26 septiembre, 2024
Sí, sí, está enferma. Pero la nuestra, la española, la que nos interesa, la que nos costó recuperar, con sangre, sudor y lágrimas, durante una guerra civil de tres años, seguida de una dictadura de treinta y seis más. Los que tenemos edad suficiente para recordar tan luctuoso período de nuestra historia, ponemos el foco en los inicios de aquel levantamiento. El estallido del conflicto no tiene sus causas exclusivas en la rebelión de unos pocos militares. Hubo otras, llamémoslas concausas, en el seno de una república, sucesora de una monarquía y con un gobierno democrático de izquierdas, rompiendo el papel del diálogo y amenazando desde los escaños del Congreso con la primera acción sangrienta. Como así fue.
En aquel entonces, en España, también había democracia. Una democracia formal, que fue toda una engañifa. La provocación era un estilo de vivir. La hora de la revancha había llegado. Los pobres deudores amenazaban o pasaban a la acción contra el poder o la avaricia de conocidos prestamistas. Ardían los conventos y las iglesias, mataban a curas y a seminaristas. Era todo un preludio de una guerra cívico-religiosa, que son guerras de la peor calaña. Todo un excelente caldo de cultivo para dar alas a la turba callejera deseosa de liberar sus ansias revolucionarias. Y, cuando esto sucedía, también había en España democracia. Igual que en el presente. Pero se trataba de una democracia enfermiza, débil, manipulada, donde moraban las miasmas del odio y se practicaba el pucherazo en los comicios. El asesinato era selectivo, afectando a víctimas de alto prestigio, para que la provocación resultara más eficiente. Y la provocación tuvo su efecto. Estalló la guerra en la que estuvieron muchos encausados, incluso los tibios quienes, con su silencio, siempre salvan su pellejo.
Todo bajo el santo nombre de la democracia. Palabra bonita asociada a otra que se llama libertad y que ambas, si se utilizan como guías de la justicia y bienestar son un beneficio social, pero, por desgracia, bajo su nombre se esconden actuaciones execrables. Fueron los griegos antiguos los que, usando la racionalidad acostumbrada, pusieron nombre al buen hacer de cualquier gobierno que se llamase democracia (demos, “pueblo “y kratos” poder “) O sea, el gobierno del pueblo. Luego fue el presidente Abraham Lincoln, en plena guerra civil americana, quien puso a la frase el añadido “por el pueblo y para el pueblo”. Por lo que se ve, la democracia es, por ahora, el mejor tipo de gobierno y ello, por el hecho de que sus valores descansan en el pueblo que elige, por votación, a sus representantes.

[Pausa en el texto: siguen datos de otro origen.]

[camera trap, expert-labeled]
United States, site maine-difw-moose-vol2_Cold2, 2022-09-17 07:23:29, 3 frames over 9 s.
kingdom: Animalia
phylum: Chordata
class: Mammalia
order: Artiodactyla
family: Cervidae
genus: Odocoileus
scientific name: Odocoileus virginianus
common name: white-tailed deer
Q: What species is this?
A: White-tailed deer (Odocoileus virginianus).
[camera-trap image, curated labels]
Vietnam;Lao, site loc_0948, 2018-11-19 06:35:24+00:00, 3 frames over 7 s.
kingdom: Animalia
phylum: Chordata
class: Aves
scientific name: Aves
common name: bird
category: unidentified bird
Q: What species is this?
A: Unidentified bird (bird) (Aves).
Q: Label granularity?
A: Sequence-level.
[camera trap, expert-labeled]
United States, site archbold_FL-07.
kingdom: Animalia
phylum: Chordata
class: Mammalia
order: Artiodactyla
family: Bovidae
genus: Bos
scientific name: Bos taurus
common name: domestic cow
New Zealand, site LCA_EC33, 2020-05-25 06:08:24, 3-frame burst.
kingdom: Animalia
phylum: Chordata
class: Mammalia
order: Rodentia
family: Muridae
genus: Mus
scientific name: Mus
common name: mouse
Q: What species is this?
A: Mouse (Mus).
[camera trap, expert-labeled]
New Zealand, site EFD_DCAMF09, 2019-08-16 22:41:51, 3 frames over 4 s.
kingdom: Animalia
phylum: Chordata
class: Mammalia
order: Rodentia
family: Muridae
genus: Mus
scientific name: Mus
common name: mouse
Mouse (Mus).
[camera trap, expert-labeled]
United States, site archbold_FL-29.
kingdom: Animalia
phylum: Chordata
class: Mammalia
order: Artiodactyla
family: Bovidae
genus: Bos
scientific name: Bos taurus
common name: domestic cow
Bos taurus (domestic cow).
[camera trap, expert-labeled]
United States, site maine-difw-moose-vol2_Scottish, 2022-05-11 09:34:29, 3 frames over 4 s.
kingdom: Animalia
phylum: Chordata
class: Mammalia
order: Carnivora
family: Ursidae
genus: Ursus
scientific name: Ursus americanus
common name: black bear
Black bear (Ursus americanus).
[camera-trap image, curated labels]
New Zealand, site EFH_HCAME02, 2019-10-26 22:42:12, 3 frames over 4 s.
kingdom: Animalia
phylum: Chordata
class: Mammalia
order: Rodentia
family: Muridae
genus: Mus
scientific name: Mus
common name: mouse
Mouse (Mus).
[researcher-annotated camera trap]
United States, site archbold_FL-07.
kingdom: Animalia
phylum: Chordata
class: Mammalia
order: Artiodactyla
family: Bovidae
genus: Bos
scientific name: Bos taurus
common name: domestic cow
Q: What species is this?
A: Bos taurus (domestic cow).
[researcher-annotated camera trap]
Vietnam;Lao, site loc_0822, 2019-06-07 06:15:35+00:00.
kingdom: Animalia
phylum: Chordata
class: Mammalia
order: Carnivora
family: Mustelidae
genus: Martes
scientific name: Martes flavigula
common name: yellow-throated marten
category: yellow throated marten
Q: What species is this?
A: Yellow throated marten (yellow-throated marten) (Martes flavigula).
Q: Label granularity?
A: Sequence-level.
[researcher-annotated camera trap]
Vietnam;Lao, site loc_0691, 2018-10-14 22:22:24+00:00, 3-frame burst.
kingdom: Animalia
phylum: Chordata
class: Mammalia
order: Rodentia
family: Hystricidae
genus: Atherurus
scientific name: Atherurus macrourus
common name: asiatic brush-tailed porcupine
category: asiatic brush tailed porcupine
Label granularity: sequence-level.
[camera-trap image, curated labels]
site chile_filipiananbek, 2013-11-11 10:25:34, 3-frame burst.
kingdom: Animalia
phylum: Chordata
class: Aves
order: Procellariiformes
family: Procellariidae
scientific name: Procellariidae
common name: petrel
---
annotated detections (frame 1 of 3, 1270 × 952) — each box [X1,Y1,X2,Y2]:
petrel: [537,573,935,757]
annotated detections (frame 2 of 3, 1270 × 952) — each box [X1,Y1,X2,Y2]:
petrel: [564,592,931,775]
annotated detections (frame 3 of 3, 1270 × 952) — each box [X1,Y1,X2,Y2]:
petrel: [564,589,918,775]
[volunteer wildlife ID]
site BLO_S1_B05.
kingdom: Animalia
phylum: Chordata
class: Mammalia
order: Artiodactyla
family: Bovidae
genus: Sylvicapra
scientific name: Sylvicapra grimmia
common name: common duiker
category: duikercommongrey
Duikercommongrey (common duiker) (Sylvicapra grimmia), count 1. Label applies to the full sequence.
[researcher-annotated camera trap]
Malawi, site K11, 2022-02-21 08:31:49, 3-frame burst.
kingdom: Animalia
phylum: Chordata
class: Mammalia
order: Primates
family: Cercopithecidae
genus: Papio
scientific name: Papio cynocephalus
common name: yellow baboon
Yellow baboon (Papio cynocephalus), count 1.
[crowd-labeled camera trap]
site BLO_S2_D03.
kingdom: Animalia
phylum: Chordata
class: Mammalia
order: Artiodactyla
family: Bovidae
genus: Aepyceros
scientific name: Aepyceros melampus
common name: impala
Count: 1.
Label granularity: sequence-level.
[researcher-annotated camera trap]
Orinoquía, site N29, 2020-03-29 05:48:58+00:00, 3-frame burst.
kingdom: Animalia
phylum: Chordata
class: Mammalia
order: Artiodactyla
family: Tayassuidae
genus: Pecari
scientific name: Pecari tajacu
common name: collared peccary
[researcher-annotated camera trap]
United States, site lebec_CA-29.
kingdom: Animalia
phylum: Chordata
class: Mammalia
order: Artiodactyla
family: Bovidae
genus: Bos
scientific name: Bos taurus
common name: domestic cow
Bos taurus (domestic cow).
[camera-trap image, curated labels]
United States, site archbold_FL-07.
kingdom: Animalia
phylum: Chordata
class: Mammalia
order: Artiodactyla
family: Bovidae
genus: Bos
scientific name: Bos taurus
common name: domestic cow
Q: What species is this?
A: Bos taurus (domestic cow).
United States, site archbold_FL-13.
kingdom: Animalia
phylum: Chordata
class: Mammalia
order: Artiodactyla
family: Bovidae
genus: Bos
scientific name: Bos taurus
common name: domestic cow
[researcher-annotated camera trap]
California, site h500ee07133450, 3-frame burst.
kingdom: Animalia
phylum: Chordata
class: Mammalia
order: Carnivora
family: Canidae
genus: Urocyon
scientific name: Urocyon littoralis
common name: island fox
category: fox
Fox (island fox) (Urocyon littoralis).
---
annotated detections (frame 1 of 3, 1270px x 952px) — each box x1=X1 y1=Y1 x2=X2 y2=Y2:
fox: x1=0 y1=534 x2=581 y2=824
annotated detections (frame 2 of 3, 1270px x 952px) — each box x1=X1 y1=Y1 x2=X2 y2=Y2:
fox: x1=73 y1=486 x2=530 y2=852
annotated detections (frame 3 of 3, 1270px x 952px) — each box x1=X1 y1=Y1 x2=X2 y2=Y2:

Por lo tanto, la democracia no es el político, ni un determinado partido, ni es de izquierdas, ni de derechas, ni de progresistas , ni de moderados. Pero tampoco es una entelequia para distraer la mente. Es una realidad que presta un servicio al pueblo y que su mínimo alcance que se merece ser respetada y no deturpada, como ocurre, a veces. Debe ser protegida, respetando los límites de los poderes del Estado. Al pueblo no se le puede engañar con mentiras, iniciales y permanentes. No se pude pasar todo un tiempo gastándolo en, maniobras de pactos que van y vienen, en vez de gobernar la economía y mantener un buen grado de bienestar en favor del ciudadano. No se puede intentar tapar la boca a la prensa, al mismo tiempo que se habla de regeneración democrática. No se pude meter la mano en la bolsa del Estado y luego tratar de incrementar la presión sobre el estamento jurídico para domesticarlo. Estos son, a rasgos generales, alguna de las enfermedades que está sufriendo nuestra bonita democracia. ¿Quién tiene que curarla? Su propietario que es el pueblo. Pues que vaya preparando el quirófano.